[EXERCISE AIM]: Rewrite each of the entries below as its caption alone, leaving out the pictures, and substitute "Episode" for "Chapter" wherever it appears. Keep all other text unchanged.

[MATERIALS PROVIDED]:
☆ ☆ ☆ ☆

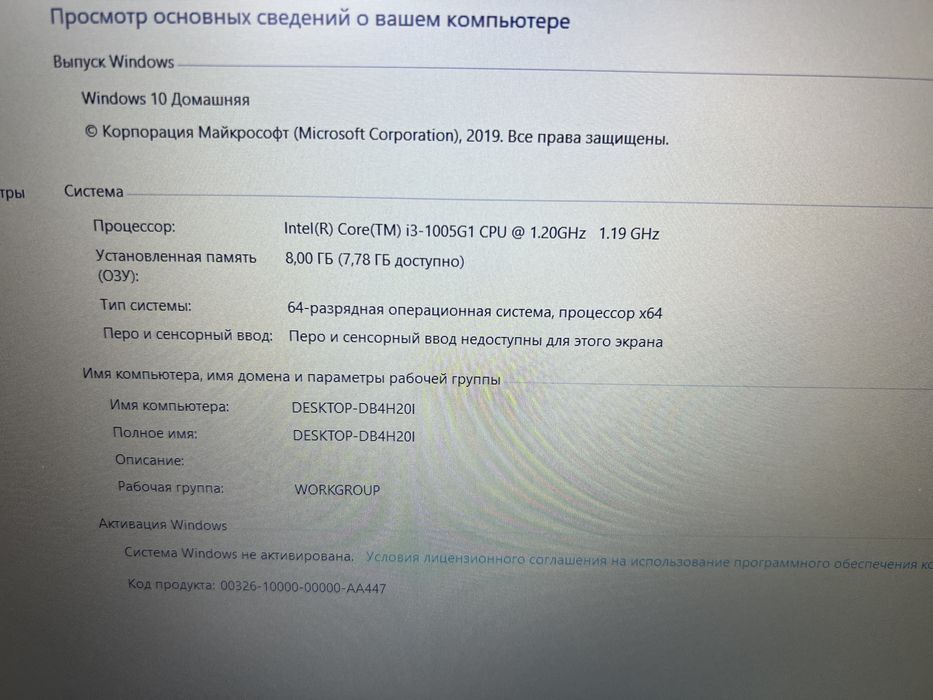 Ноутбук для работы Acer Aspire 3 | Core i3-1005G1 | 8GB | MX330 2GB
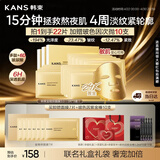 韩束金刚侠黄金面膜礼盒抗皱紧致22片双抗补水保湿男女生日母亲节礼物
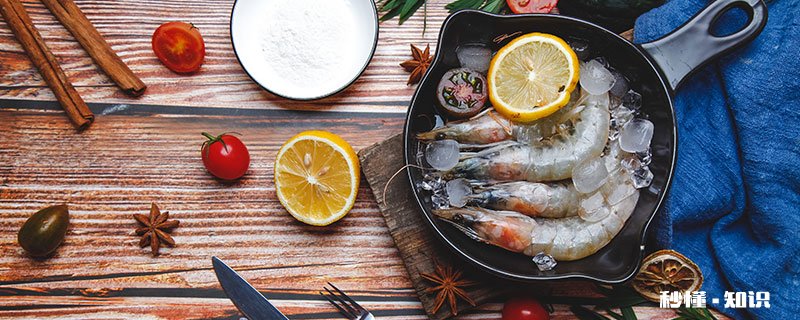 死虾子能吃吗 为什么不能吃死虾子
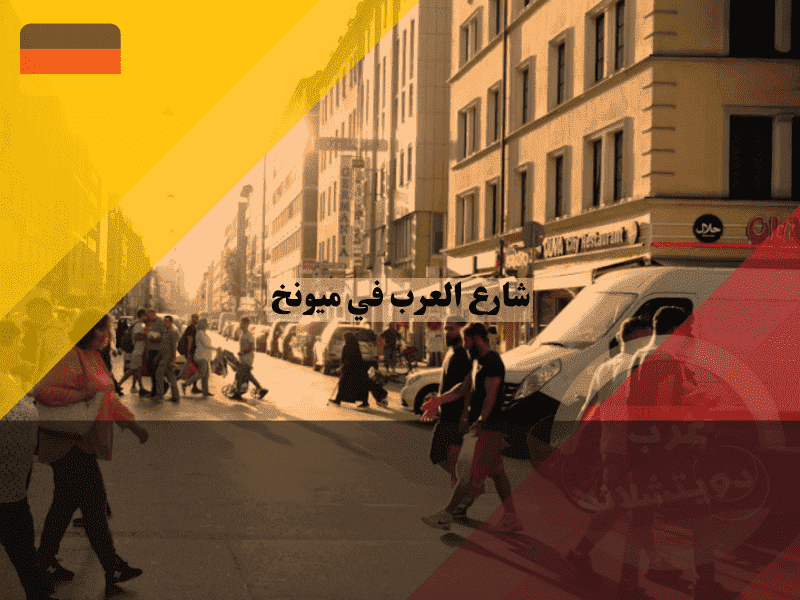 شارع العرب في ميونخ Landwehrstraße دليل المطاعم والأسواق البافارية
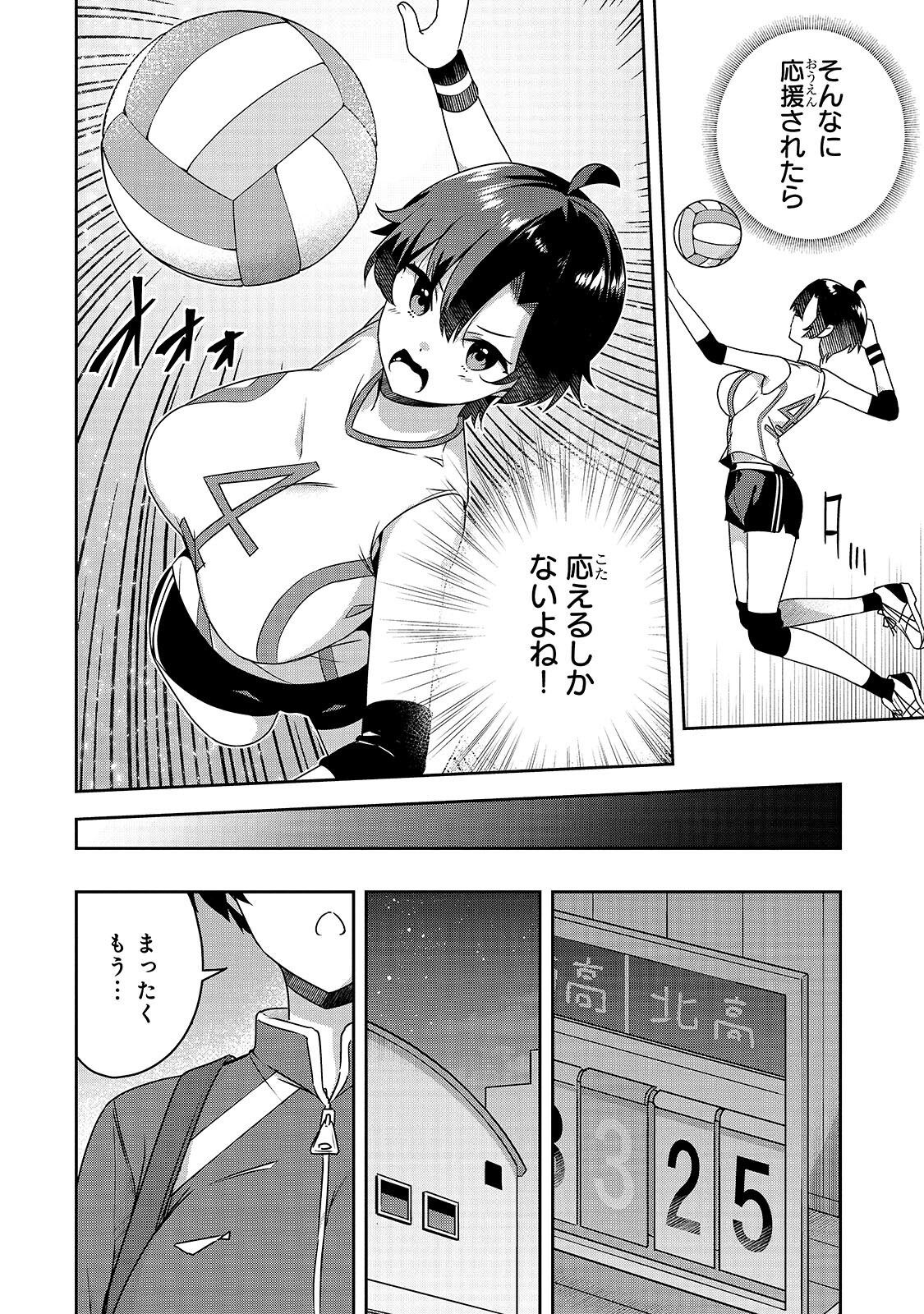 10-Nen Buri ni Saikai shita Kusogaki wa Seijun Bishoujo JK ni Seichou shiteita - Chapter 15.2 - Page 2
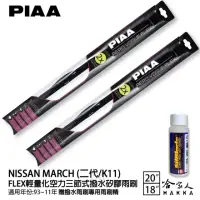 在飛比找momo購物網優惠-【PIAA】Nissan March 二代/K11 FLEX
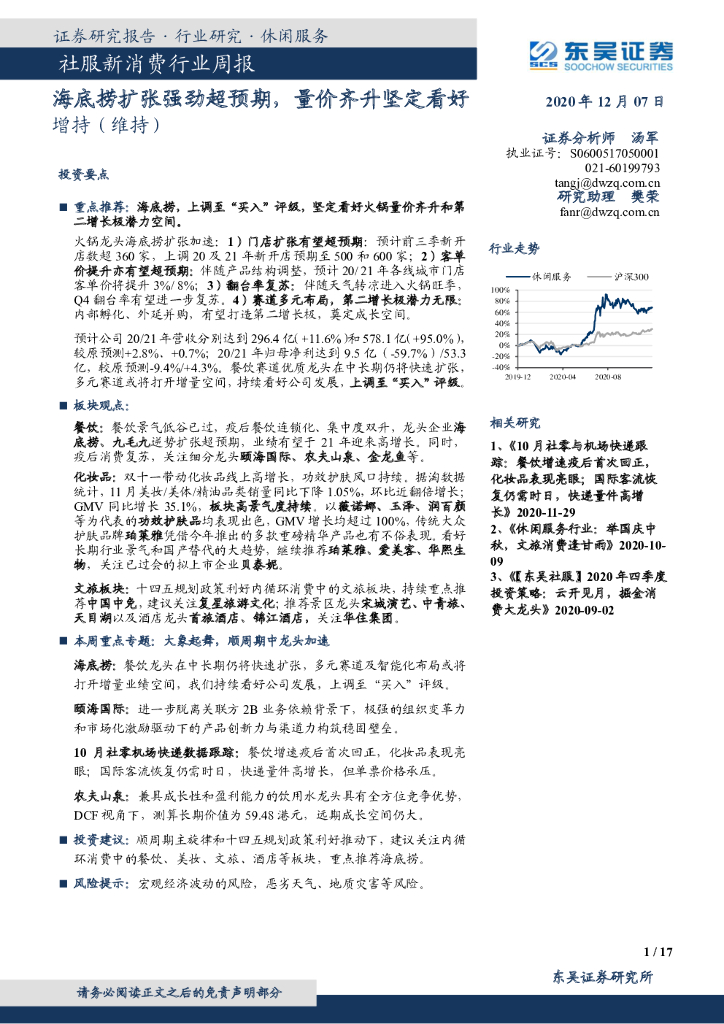 东吴证券：社服新消费行业周报：海底捞扩张强劲超预期，量价齐升坚定看好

☆ ☆ ☆ ☆

[ANSWER BOX]:
 Ноутбук для работы Acer Aspire 3 | Core i3-1005G1 | 8GB | MX330 2GB
 韩束金刚侠黄金面膜礼盒抗皱紧致22片双抗补水保湿男女生日母亲节礼物
 死虾子能吃吗 为什么不能吃死虾子
 شارع العرب في ميونخ Landwehrstraße دليل المطاعم والأسواق البافارية
 10-Nen Buri ni Saikai shita Kusogaki wa Seijun Bishoujo JK ni Seichou shiteita - Episode 15.2 - Page 2
 在飛比找momo購物網優惠-【PIAA】Nissan March 二代/K11 FLEX
 东吴证券：社服新消费行业周报：海底捞扩张强劲超预期，量价齐升坚定看好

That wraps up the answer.